Once the line containing "Tree stump with flowers growing out of top" is found in the entries below, reproduce it and every line after it, stopping at and including the line containing "Beautiful yellow sunflower"; reproduce nothing else, and keep each line exact.

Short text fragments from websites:
══════════
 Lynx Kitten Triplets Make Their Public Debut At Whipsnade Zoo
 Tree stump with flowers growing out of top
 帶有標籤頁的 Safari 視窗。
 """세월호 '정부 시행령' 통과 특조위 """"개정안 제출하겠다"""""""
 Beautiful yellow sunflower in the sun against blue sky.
══════════
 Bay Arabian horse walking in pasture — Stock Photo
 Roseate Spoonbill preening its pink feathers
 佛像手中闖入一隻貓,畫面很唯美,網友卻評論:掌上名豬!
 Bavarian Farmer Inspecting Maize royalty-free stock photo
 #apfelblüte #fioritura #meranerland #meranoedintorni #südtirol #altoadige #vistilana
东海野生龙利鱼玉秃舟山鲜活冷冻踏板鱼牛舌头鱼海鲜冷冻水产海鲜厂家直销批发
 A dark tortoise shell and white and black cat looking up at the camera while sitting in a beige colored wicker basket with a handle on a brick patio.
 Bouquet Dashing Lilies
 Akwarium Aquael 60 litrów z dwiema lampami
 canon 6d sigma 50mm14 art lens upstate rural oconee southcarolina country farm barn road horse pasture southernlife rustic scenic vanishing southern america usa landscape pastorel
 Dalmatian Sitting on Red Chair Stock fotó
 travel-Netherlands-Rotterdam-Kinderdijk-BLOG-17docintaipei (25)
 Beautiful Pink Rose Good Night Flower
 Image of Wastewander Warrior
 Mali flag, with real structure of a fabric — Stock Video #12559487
══════════
Answer to the problem:
 Tree stump with flowers growing out of top
 帶有標籤頁的 Safari 視窗。
 """세월호 '정부 시행령' 통과 특조위 """"개정안 제출하겠다"""""""
 Beautiful yellow sunflower in the sun against blue sky.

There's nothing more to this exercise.